-------- TESTO DELLA PAGINA

Il nastro interrompe i suoi giri e fa staccare il tasto Play… è ora di cambiare lato.

Inizialmente Dodo – Lurker l’ho odiata, come osava paragonarsi ad Abacab, primo pezzo del lato, lunga addirittura più di Lei, pomposa e sfarzosa senza sembrarlo meritare, non mi piaceva proprio! ora è diverso, mi da quasi l’impressione di un cavallo che, inizialmente, non vuol farsi domare ma che poi sa donarti comunque molto. Who dunnit? e Man on the corner mi sono sempre state indifferenti, come se non fossero state composte dai Genesis, troppo essenziali, quasi senz’anima, non mi lasciavano nessuna emozione, come un incontro in metropolitana tra due persone troppo piene dei loro pensieri per svelarsi, Like it or not, invece, mi piaceva molto, avevo l’impressione di essere avvolto in una calda coperta a scacchi grandi rossi e blu, seduto su un divano color canna da zucchero striato d’arancio, davanti ad un fuoco che scoppietta ancora anche se sta dolcemente assopendosi, il rossiccio di quella unica fonte di luce che si riflette su quell’ultimo bicchiere che forse finirò prima di andare a dormire… Another record mi ha sempre affascinato, specie l’inizio che richiama un’alba quasi spettrale, le nebbiose pianure che provano a respingere il giorno che avanza mentre l’occhio si posa sulle ultime immagini non più comprese, poi la nebbia dirada, le stelle scoloriscono alla luce nuova e tutto passa, fino al sorgere di una nuova Luna nella mia Follia.

----------------
-------- SEZIONE DEI DATI

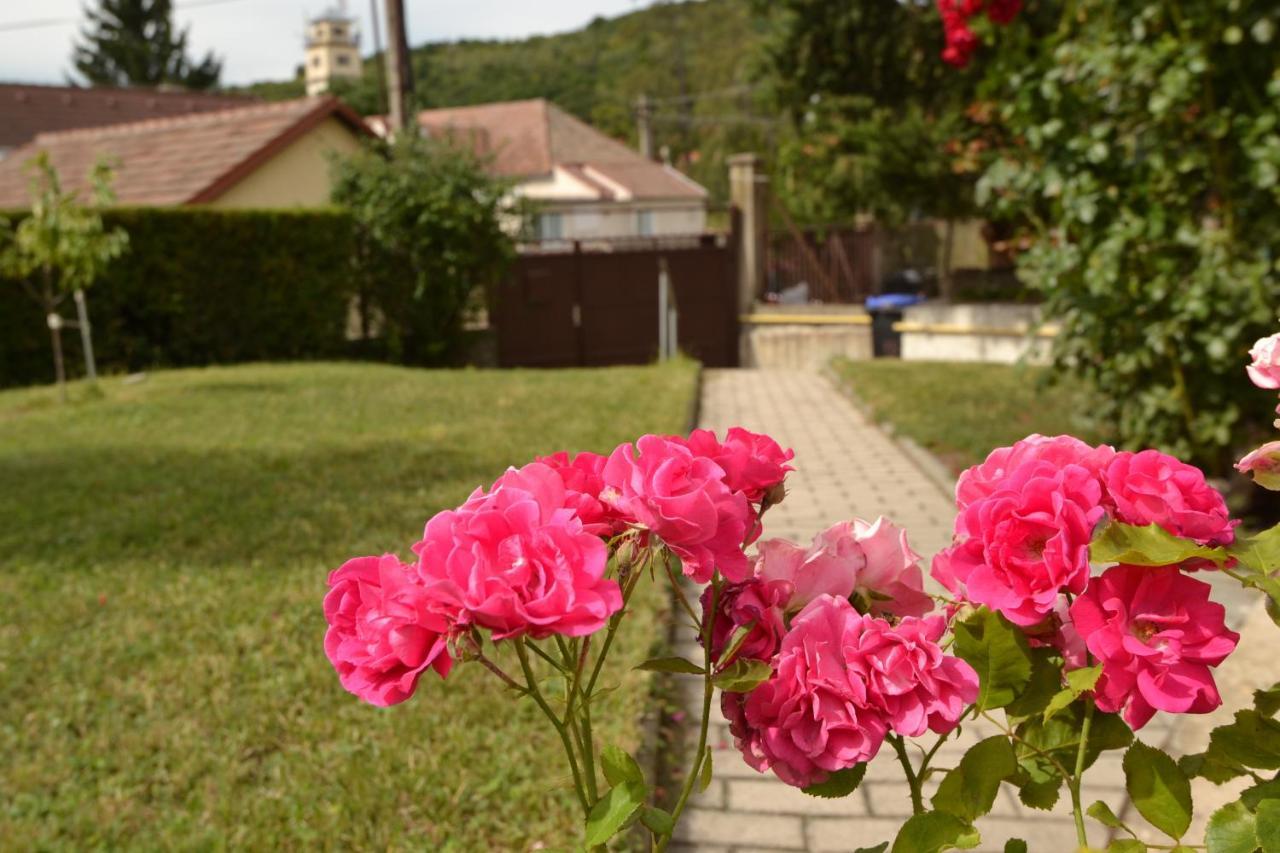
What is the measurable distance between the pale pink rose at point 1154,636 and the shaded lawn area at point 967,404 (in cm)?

----------------

Nel testo della pagina, di che colore sono i grandi scacchi della coperta che Like it or not fa immaginare?

## RISPOSTA AL COMPITO
Rossi e blu.